Monks placed the enormous metal and brocade helmet onto his head. We waited. The Oracle got up, turned around so that he was facing the throne, then turned back around, thrashed around, and sat back down, where he continued to thrash around.

Monks in ceremonial hats

Monks quickly ushered the crowd of both Tibetans and foreigners into the temple, so we went in and formed a line. The pushy monks pressed us up further and further, and as I approached the Oracle's throne, a monk told me to bow, and probably the same monk told me to hold out my hands. I thought we were supposed to press our hands together, but I held out my hands in front of the mildly thrashing and hissing Oracle with the enormous headdress--I didn't have time to get a look at his face--and he threw bright orange dry rice into my hands, and a monk shoved me along.
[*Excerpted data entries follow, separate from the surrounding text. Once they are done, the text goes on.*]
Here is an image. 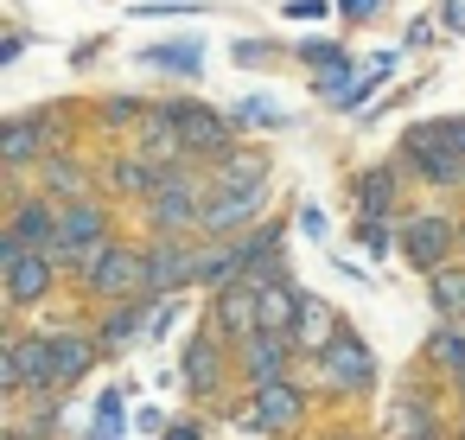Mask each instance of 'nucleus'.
Here are the masks:
<instances>
[{"instance_id": "1", "label": "nucleus", "mask_w": 465, "mask_h": 440, "mask_svg": "<svg viewBox=\"0 0 465 440\" xmlns=\"http://www.w3.org/2000/svg\"><path fill=\"white\" fill-rule=\"evenodd\" d=\"M204 205H211V166L185 160L160 173V192L141 205L147 236H198L204 230Z\"/></svg>"}, {"instance_id": "2", "label": "nucleus", "mask_w": 465, "mask_h": 440, "mask_svg": "<svg viewBox=\"0 0 465 440\" xmlns=\"http://www.w3.org/2000/svg\"><path fill=\"white\" fill-rule=\"evenodd\" d=\"M64 262L58 255H45V249H20V255H7L0 262V294H7V319H33V313H45L58 294H64Z\"/></svg>"}, {"instance_id": "3", "label": "nucleus", "mask_w": 465, "mask_h": 440, "mask_svg": "<svg viewBox=\"0 0 465 440\" xmlns=\"http://www.w3.org/2000/svg\"><path fill=\"white\" fill-rule=\"evenodd\" d=\"M395 160H401V166H408V179H420L427 192H465V154H459V147H446L440 115H433V122H414V128L401 135Z\"/></svg>"}, {"instance_id": "4", "label": "nucleus", "mask_w": 465, "mask_h": 440, "mask_svg": "<svg viewBox=\"0 0 465 440\" xmlns=\"http://www.w3.org/2000/svg\"><path fill=\"white\" fill-rule=\"evenodd\" d=\"M312 376H319V389H325L331 402H357V395H370V389H376V351H370V338L344 325L338 345H331L325 357H312Z\"/></svg>"}, {"instance_id": "5", "label": "nucleus", "mask_w": 465, "mask_h": 440, "mask_svg": "<svg viewBox=\"0 0 465 440\" xmlns=\"http://www.w3.org/2000/svg\"><path fill=\"white\" fill-rule=\"evenodd\" d=\"M306 415H312V395H306L300 376H287V383L249 389V402H242L236 421H242L249 434H262V440H293V434L306 427Z\"/></svg>"}, {"instance_id": "6", "label": "nucleus", "mask_w": 465, "mask_h": 440, "mask_svg": "<svg viewBox=\"0 0 465 440\" xmlns=\"http://www.w3.org/2000/svg\"><path fill=\"white\" fill-rule=\"evenodd\" d=\"M58 217H64L58 198L14 185V198H7V224H0V262L20 255V249H45V255H52V249H58Z\"/></svg>"}, {"instance_id": "7", "label": "nucleus", "mask_w": 465, "mask_h": 440, "mask_svg": "<svg viewBox=\"0 0 465 440\" xmlns=\"http://www.w3.org/2000/svg\"><path fill=\"white\" fill-rule=\"evenodd\" d=\"M401 262L414 275H440L446 262H459V217H446V211H408L401 217Z\"/></svg>"}, {"instance_id": "8", "label": "nucleus", "mask_w": 465, "mask_h": 440, "mask_svg": "<svg viewBox=\"0 0 465 440\" xmlns=\"http://www.w3.org/2000/svg\"><path fill=\"white\" fill-rule=\"evenodd\" d=\"M173 109H179V128H185V154H192L198 166H217V160H230V154L242 147L236 115H223V109H211V103H198V96H173Z\"/></svg>"}, {"instance_id": "9", "label": "nucleus", "mask_w": 465, "mask_h": 440, "mask_svg": "<svg viewBox=\"0 0 465 440\" xmlns=\"http://www.w3.org/2000/svg\"><path fill=\"white\" fill-rule=\"evenodd\" d=\"M268 179H249V185H217L211 179V205H204V230L198 236H242L255 224H268Z\"/></svg>"}, {"instance_id": "10", "label": "nucleus", "mask_w": 465, "mask_h": 440, "mask_svg": "<svg viewBox=\"0 0 465 440\" xmlns=\"http://www.w3.org/2000/svg\"><path fill=\"white\" fill-rule=\"evenodd\" d=\"M90 306H122V300H141L147 294V243H115L103 255V268L77 287Z\"/></svg>"}, {"instance_id": "11", "label": "nucleus", "mask_w": 465, "mask_h": 440, "mask_svg": "<svg viewBox=\"0 0 465 440\" xmlns=\"http://www.w3.org/2000/svg\"><path fill=\"white\" fill-rule=\"evenodd\" d=\"M198 287V236H147V294L179 300Z\"/></svg>"}, {"instance_id": "12", "label": "nucleus", "mask_w": 465, "mask_h": 440, "mask_svg": "<svg viewBox=\"0 0 465 440\" xmlns=\"http://www.w3.org/2000/svg\"><path fill=\"white\" fill-rule=\"evenodd\" d=\"M351 217H389V224L408 217L401 160H376V166H357V173H351Z\"/></svg>"}, {"instance_id": "13", "label": "nucleus", "mask_w": 465, "mask_h": 440, "mask_svg": "<svg viewBox=\"0 0 465 440\" xmlns=\"http://www.w3.org/2000/svg\"><path fill=\"white\" fill-rule=\"evenodd\" d=\"M236 376H242V389H268V383L300 376V351H293V338H281V332H255V338H242V345H236Z\"/></svg>"}, {"instance_id": "14", "label": "nucleus", "mask_w": 465, "mask_h": 440, "mask_svg": "<svg viewBox=\"0 0 465 440\" xmlns=\"http://www.w3.org/2000/svg\"><path fill=\"white\" fill-rule=\"evenodd\" d=\"M128 147H134L141 160H153L160 173L192 160V154H185V128H179V109H173V96H160V103H153V115H147V122L128 135Z\"/></svg>"}, {"instance_id": "15", "label": "nucleus", "mask_w": 465, "mask_h": 440, "mask_svg": "<svg viewBox=\"0 0 465 440\" xmlns=\"http://www.w3.org/2000/svg\"><path fill=\"white\" fill-rule=\"evenodd\" d=\"M153 319H160L153 294L122 300V306H96V338H103V351H134V345H153Z\"/></svg>"}, {"instance_id": "16", "label": "nucleus", "mask_w": 465, "mask_h": 440, "mask_svg": "<svg viewBox=\"0 0 465 440\" xmlns=\"http://www.w3.org/2000/svg\"><path fill=\"white\" fill-rule=\"evenodd\" d=\"M45 338H52V389L64 395V389H77V383L96 370L103 338H96V325H64V332L45 325Z\"/></svg>"}, {"instance_id": "17", "label": "nucleus", "mask_w": 465, "mask_h": 440, "mask_svg": "<svg viewBox=\"0 0 465 440\" xmlns=\"http://www.w3.org/2000/svg\"><path fill=\"white\" fill-rule=\"evenodd\" d=\"M153 192H160V166L141 160L134 147H122V154L103 160V198L109 205H147Z\"/></svg>"}, {"instance_id": "18", "label": "nucleus", "mask_w": 465, "mask_h": 440, "mask_svg": "<svg viewBox=\"0 0 465 440\" xmlns=\"http://www.w3.org/2000/svg\"><path fill=\"white\" fill-rule=\"evenodd\" d=\"M103 236H122L115 230V205L109 198H77V205H64V217H58V262L71 255V249H84V243H103Z\"/></svg>"}, {"instance_id": "19", "label": "nucleus", "mask_w": 465, "mask_h": 440, "mask_svg": "<svg viewBox=\"0 0 465 440\" xmlns=\"http://www.w3.org/2000/svg\"><path fill=\"white\" fill-rule=\"evenodd\" d=\"M39 192H45V198H58V205L103 198V173H96L90 160H77V154H52V160L39 166Z\"/></svg>"}, {"instance_id": "20", "label": "nucleus", "mask_w": 465, "mask_h": 440, "mask_svg": "<svg viewBox=\"0 0 465 440\" xmlns=\"http://www.w3.org/2000/svg\"><path fill=\"white\" fill-rule=\"evenodd\" d=\"M204 313L217 319V332H223L230 345H242V338H255V332H262V294H255V281H236V287L211 294V306H204Z\"/></svg>"}, {"instance_id": "21", "label": "nucleus", "mask_w": 465, "mask_h": 440, "mask_svg": "<svg viewBox=\"0 0 465 440\" xmlns=\"http://www.w3.org/2000/svg\"><path fill=\"white\" fill-rule=\"evenodd\" d=\"M338 332H344L338 306H331L325 294H312V287H306V306H300V325H293V351H300V364L325 357V351L338 345Z\"/></svg>"}, {"instance_id": "22", "label": "nucleus", "mask_w": 465, "mask_h": 440, "mask_svg": "<svg viewBox=\"0 0 465 440\" xmlns=\"http://www.w3.org/2000/svg\"><path fill=\"white\" fill-rule=\"evenodd\" d=\"M395 434H401V440H446V421H440V376L420 383V389H401V402H395Z\"/></svg>"}, {"instance_id": "23", "label": "nucleus", "mask_w": 465, "mask_h": 440, "mask_svg": "<svg viewBox=\"0 0 465 440\" xmlns=\"http://www.w3.org/2000/svg\"><path fill=\"white\" fill-rule=\"evenodd\" d=\"M236 281H242V249H236V236H198V287H204V300L223 294V287H236Z\"/></svg>"}, {"instance_id": "24", "label": "nucleus", "mask_w": 465, "mask_h": 440, "mask_svg": "<svg viewBox=\"0 0 465 440\" xmlns=\"http://www.w3.org/2000/svg\"><path fill=\"white\" fill-rule=\"evenodd\" d=\"M255 294H262V332H281V338H293V325H300V306H306V287H300L293 275H281V281H262Z\"/></svg>"}, {"instance_id": "25", "label": "nucleus", "mask_w": 465, "mask_h": 440, "mask_svg": "<svg viewBox=\"0 0 465 440\" xmlns=\"http://www.w3.org/2000/svg\"><path fill=\"white\" fill-rule=\"evenodd\" d=\"M427 376H440V383H459L465 376V325L440 319L427 332Z\"/></svg>"}, {"instance_id": "26", "label": "nucleus", "mask_w": 465, "mask_h": 440, "mask_svg": "<svg viewBox=\"0 0 465 440\" xmlns=\"http://www.w3.org/2000/svg\"><path fill=\"white\" fill-rule=\"evenodd\" d=\"M427 300H433L440 319L465 325V262H446L440 275H427Z\"/></svg>"}, {"instance_id": "27", "label": "nucleus", "mask_w": 465, "mask_h": 440, "mask_svg": "<svg viewBox=\"0 0 465 440\" xmlns=\"http://www.w3.org/2000/svg\"><path fill=\"white\" fill-rule=\"evenodd\" d=\"M141 65L153 71H173V77H198L204 71V39H179V45H147Z\"/></svg>"}, {"instance_id": "28", "label": "nucleus", "mask_w": 465, "mask_h": 440, "mask_svg": "<svg viewBox=\"0 0 465 440\" xmlns=\"http://www.w3.org/2000/svg\"><path fill=\"white\" fill-rule=\"evenodd\" d=\"M147 115H153V103H147V96H103V103H96V122H103L109 135H122V141H128Z\"/></svg>"}, {"instance_id": "29", "label": "nucleus", "mask_w": 465, "mask_h": 440, "mask_svg": "<svg viewBox=\"0 0 465 440\" xmlns=\"http://www.w3.org/2000/svg\"><path fill=\"white\" fill-rule=\"evenodd\" d=\"M211 179H217V185H249V179H268V147L242 141L230 160H217V166H211Z\"/></svg>"}, {"instance_id": "30", "label": "nucleus", "mask_w": 465, "mask_h": 440, "mask_svg": "<svg viewBox=\"0 0 465 440\" xmlns=\"http://www.w3.org/2000/svg\"><path fill=\"white\" fill-rule=\"evenodd\" d=\"M351 243L363 255H401V224H389V217H351Z\"/></svg>"}, {"instance_id": "31", "label": "nucleus", "mask_w": 465, "mask_h": 440, "mask_svg": "<svg viewBox=\"0 0 465 440\" xmlns=\"http://www.w3.org/2000/svg\"><path fill=\"white\" fill-rule=\"evenodd\" d=\"M20 427H33V434H45V440H58V421H64V395H33V402H20V408H7Z\"/></svg>"}, {"instance_id": "32", "label": "nucleus", "mask_w": 465, "mask_h": 440, "mask_svg": "<svg viewBox=\"0 0 465 440\" xmlns=\"http://www.w3.org/2000/svg\"><path fill=\"white\" fill-rule=\"evenodd\" d=\"M389 77H395V58H389V52H382V58H370V65L357 71V84H351V96L338 103V115H351V109H363V103H370V96H376V90H382Z\"/></svg>"}, {"instance_id": "33", "label": "nucleus", "mask_w": 465, "mask_h": 440, "mask_svg": "<svg viewBox=\"0 0 465 440\" xmlns=\"http://www.w3.org/2000/svg\"><path fill=\"white\" fill-rule=\"evenodd\" d=\"M293 52H300V65H306L312 77H319V71H331V65H351V52H344V45H331V39H300Z\"/></svg>"}, {"instance_id": "34", "label": "nucleus", "mask_w": 465, "mask_h": 440, "mask_svg": "<svg viewBox=\"0 0 465 440\" xmlns=\"http://www.w3.org/2000/svg\"><path fill=\"white\" fill-rule=\"evenodd\" d=\"M122 395H128V389H103V395H96V440H128V434H122Z\"/></svg>"}, {"instance_id": "35", "label": "nucleus", "mask_w": 465, "mask_h": 440, "mask_svg": "<svg viewBox=\"0 0 465 440\" xmlns=\"http://www.w3.org/2000/svg\"><path fill=\"white\" fill-rule=\"evenodd\" d=\"M236 122H262V128H287V115H281L274 103H262V96H242V103H236Z\"/></svg>"}, {"instance_id": "36", "label": "nucleus", "mask_w": 465, "mask_h": 440, "mask_svg": "<svg viewBox=\"0 0 465 440\" xmlns=\"http://www.w3.org/2000/svg\"><path fill=\"white\" fill-rule=\"evenodd\" d=\"M382 7H389V0H338V14H344L351 26H370V20H376Z\"/></svg>"}, {"instance_id": "37", "label": "nucleus", "mask_w": 465, "mask_h": 440, "mask_svg": "<svg viewBox=\"0 0 465 440\" xmlns=\"http://www.w3.org/2000/svg\"><path fill=\"white\" fill-rule=\"evenodd\" d=\"M281 14H287V20H325L331 7H325V0H287Z\"/></svg>"}, {"instance_id": "38", "label": "nucleus", "mask_w": 465, "mask_h": 440, "mask_svg": "<svg viewBox=\"0 0 465 440\" xmlns=\"http://www.w3.org/2000/svg\"><path fill=\"white\" fill-rule=\"evenodd\" d=\"M274 52L262 45V39H236V65H268Z\"/></svg>"}, {"instance_id": "39", "label": "nucleus", "mask_w": 465, "mask_h": 440, "mask_svg": "<svg viewBox=\"0 0 465 440\" xmlns=\"http://www.w3.org/2000/svg\"><path fill=\"white\" fill-rule=\"evenodd\" d=\"M440 26L446 33H465V0H440Z\"/></svg>"}, {"instance_id": "40", "label": "nucleus", "mask_w": 465, "mask_h": 440, "mask_svg": "<svg viewBox=\"0 0 465 440\" xmlns=\"http://www.w3.org/2000/svg\"><path fill=\"white\" fill-rule=\"evenodd\" d=\"M300 230L319 243V236H325V211H319V205H300Z\"/></svg>"}, {"instance_id": "41", "label": "nucleus", "mask_w": 465, "mask_h": 440, "mask_svg": "<svg viewBox=\"0 0 465 440\" xmlns=\"http://www.w3.org/2000/svg\"><path fill=\"white\" fill-rule=\"evenodd\" d=\"M160 440H204V421H173Z\"/></svg>"}, {"instance_id": "42", "label": "nucleus", "mask_w": 465, "mask_h": 440, "mask_svg": "<svg viewBox=\"0 0 465 440\" xmlns=\"http://www.w3.org/2000/svg\"><path fill=\"white\" fill-rule=\"evenodd\" d=\"M0 440H45V434H33V427H20V421L7 415V427H0Z\"/></svg>"}, {"instance_id": "43", "label": "nucleus", "mask_w": 465, "mask_h": 440, "mask_svg": "<svg viewBox=\"0 0 465 440\" xmlns=\"http://www.w3.org/2000/svg\"><path fill=\"white\" fill-rule=\"evenodd\" d=\"M312 440H363V434H357V427L344 421V427H325V434H312Z\"/></svg>"}, {"instance_id": "44", "label": "nucleus", "mask_w": 465, "mask_h": 440, "mask_svg": "<svg viewBox=\"0 0 465 440\" xmlns=\"http://www.w3.org/2000/svg\"><path fill=\"white\" fill-rule=\"evenodd\" d=\"M452 389H459V421H465V376H459V383H452Z\"/></svg>"}, {"instance_id": "45", "label": "nucleus", "mask_w": 465, "mask_h": 440, "mask_svg": "<svg viewBox=\"0 0 465 440\" xmlns=\"http://www.w3.org/2000/svg\"><path fill=\"white\" fill-rule=\"evenodd\" d=\"M459 262H465V217H459Z\"/></svg>"}, {"instance_id": "46", "label": "nucleus", "mask_w": 465, "mask_h": 440, "mask_svg": "<svg viewBox=\"0 0 465 440\" xmlns=\"http://www.w3.org/2000/svg\"><path fill=\"white\" fill-rule=\"evenodd\" d=\"M459 440H465V421H459Z\"/></svg>"}]
</instances>
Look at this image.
I followed the crowd while I held my hands out carefully carrying the rice, and I was really uncomfortable because somehow in the process of the monk shoving me forward, some of my hair had caught in the strap of my bag, so I was slouching slightly while my hands were preoccupied with the rice, which I expected we had to throw at a shrine.
I followed the crowd through an outside door, and an attractive monk to my left said, "You put the rice in your pocket for good luck," and smiled charmingly. Suddenly I was calm and relieved, after all the intensity and weirdness of that experience. I put the rice in my coat pocket, and later I put some of it in the Tibetan amulet that I've been wearing with my homemade Tibetan clothes.
As the White Queen said, I can believe as many as six impossible things before breakfast. Like the pilgrimage last year, this trip involves experiencing impossible things before breakfast.